Sufficient and insufficient conditions for the stochastic convergence of Ces\`{a}ro means

TL;DR

This paper investigates the conditions under which the Cesàro mean of a sequence of random variables converges stochastically, highlighting that convergence rates for the sequence do not automatically imply similar rates for its Cesàro mean.

Contribution

The paper provides new sufficient conditions for the stochastic convergence of Cesàro means and clarifies when convergence rates transfer from sequences to their averages.

Findings

Rate of convergence in probability for a sequence does not imply the same for its Cesàro mean.

Identifies conditions under which Cesàro means converge stochastically.

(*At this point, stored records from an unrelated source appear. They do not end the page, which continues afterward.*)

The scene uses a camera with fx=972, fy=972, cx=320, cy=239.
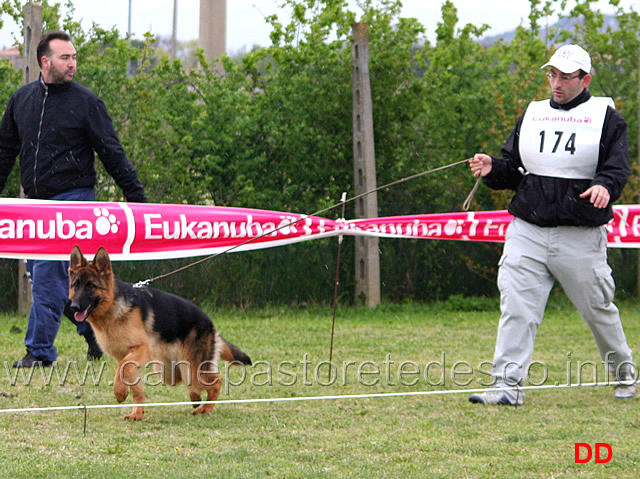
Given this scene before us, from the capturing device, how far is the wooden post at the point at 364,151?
413 inches

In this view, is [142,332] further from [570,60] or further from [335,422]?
[570,60]

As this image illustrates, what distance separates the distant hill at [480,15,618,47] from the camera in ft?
42.2

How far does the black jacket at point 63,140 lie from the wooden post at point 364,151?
4.03 m

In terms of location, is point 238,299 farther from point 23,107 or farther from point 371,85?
point 23,107

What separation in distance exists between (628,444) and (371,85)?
22.2ft

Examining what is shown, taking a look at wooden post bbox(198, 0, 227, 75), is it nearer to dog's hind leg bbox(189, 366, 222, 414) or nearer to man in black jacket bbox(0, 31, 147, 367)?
man in black jacket bbox(0, 31, 147, 367)

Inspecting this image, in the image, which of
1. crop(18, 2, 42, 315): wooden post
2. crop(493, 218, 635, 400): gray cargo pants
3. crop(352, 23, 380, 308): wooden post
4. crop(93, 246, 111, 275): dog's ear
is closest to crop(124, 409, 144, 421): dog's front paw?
crop(93, 246, 111, 275): dog's ear

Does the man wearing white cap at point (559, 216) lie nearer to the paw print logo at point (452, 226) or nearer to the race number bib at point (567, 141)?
the race number bib at point (567, 141)

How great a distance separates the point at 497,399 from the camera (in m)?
5.81

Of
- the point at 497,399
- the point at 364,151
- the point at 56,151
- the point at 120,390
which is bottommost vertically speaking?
the point at 497,399

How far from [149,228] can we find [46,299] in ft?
2.94

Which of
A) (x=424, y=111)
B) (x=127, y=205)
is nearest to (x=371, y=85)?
(x=424, y=111)

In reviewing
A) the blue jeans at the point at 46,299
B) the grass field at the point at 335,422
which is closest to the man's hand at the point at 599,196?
the grass field at the point at 335,422

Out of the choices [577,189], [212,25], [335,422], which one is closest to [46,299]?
[335,422]
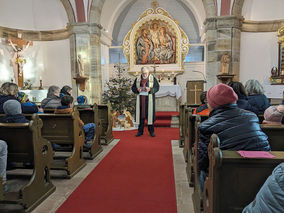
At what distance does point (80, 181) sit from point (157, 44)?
9.12m

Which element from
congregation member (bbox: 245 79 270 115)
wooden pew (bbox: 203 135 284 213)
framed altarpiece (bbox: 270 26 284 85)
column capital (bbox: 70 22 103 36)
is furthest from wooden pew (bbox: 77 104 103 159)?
framed altarpiece (bbox: 270 26 284 85)

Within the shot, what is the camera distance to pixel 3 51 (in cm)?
921

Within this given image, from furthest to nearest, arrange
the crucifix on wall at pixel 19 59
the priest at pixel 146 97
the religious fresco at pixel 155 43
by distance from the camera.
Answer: the religious fresco at pixel 155 43 < the crucifix on wall at pixel 19 59 < the priest at pixel 146 97

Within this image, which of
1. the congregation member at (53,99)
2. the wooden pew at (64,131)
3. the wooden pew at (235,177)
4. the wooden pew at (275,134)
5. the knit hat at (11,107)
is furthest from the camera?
the congregation member at (53,99)

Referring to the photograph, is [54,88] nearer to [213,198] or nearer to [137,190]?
[137,190]

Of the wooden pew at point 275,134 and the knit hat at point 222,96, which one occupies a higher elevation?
the knit hat at point 222,96

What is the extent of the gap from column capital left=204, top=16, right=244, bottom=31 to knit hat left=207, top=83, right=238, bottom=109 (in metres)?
7.22

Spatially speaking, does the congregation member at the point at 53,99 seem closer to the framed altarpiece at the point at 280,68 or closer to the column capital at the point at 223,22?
the column capital at the point at 223,22

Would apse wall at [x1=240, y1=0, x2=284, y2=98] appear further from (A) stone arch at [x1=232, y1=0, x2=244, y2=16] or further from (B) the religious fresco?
(B) the religious fresco

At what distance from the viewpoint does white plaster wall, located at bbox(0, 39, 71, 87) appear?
10.4 m

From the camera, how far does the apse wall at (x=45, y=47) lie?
10.4m

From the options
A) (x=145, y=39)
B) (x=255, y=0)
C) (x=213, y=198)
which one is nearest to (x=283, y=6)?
(x=255, y=0)

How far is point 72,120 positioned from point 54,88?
1172 mm

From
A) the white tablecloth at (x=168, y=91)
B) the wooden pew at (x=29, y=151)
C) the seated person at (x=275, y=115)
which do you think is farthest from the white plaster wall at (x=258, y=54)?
the wooden pew at (x=29, y=151)
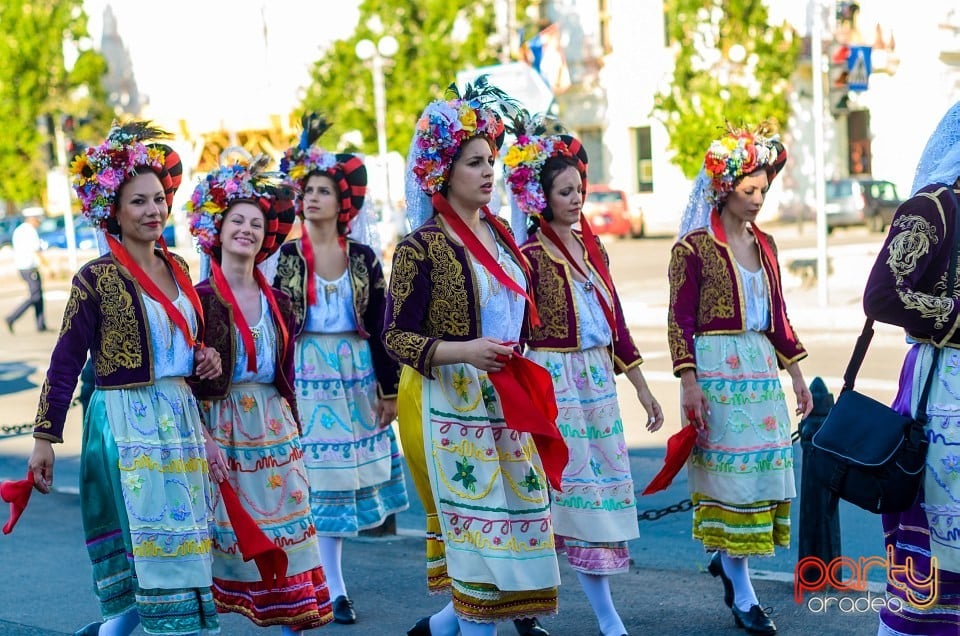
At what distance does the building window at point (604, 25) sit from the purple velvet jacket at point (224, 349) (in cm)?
3872

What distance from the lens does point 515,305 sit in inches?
195

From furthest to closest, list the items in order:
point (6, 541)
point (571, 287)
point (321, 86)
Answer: point (321, 86) < point (6, 541) < point (571, 287)

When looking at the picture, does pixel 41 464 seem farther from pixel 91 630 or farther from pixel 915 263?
pixel 915 263

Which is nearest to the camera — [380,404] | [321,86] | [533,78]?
[380,404]

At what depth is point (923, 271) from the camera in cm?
415

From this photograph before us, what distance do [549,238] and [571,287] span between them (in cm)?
25

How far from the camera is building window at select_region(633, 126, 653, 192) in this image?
4253 cm

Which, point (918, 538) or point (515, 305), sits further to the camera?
point (515, 305)

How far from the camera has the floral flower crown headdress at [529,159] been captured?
575 centimetres

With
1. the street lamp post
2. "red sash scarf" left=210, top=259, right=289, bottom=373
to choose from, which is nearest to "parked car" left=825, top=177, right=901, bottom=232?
the street lamp post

Highlights common settings where these conditions are satisfied.

Abstract

We study the stochastic convergence of the Ces\`{a}ro mean of a sequence of random variables. These arise naturally in statistical problems that have a sequential component, where the sequence of random variables is typically derived from a sequence of estimators computed on data. We show that establishing a rate of convergence in probability for a sequence is not sufficient in general to establish a rate in probability for its Ces\`{a}ro mean. We also present several sets of conditions on the sequence of random variables that are sufficient to guarantee a rate of convergence for its Ces\`{a}ro mean. We identify common settings in which these sets of conditions hold.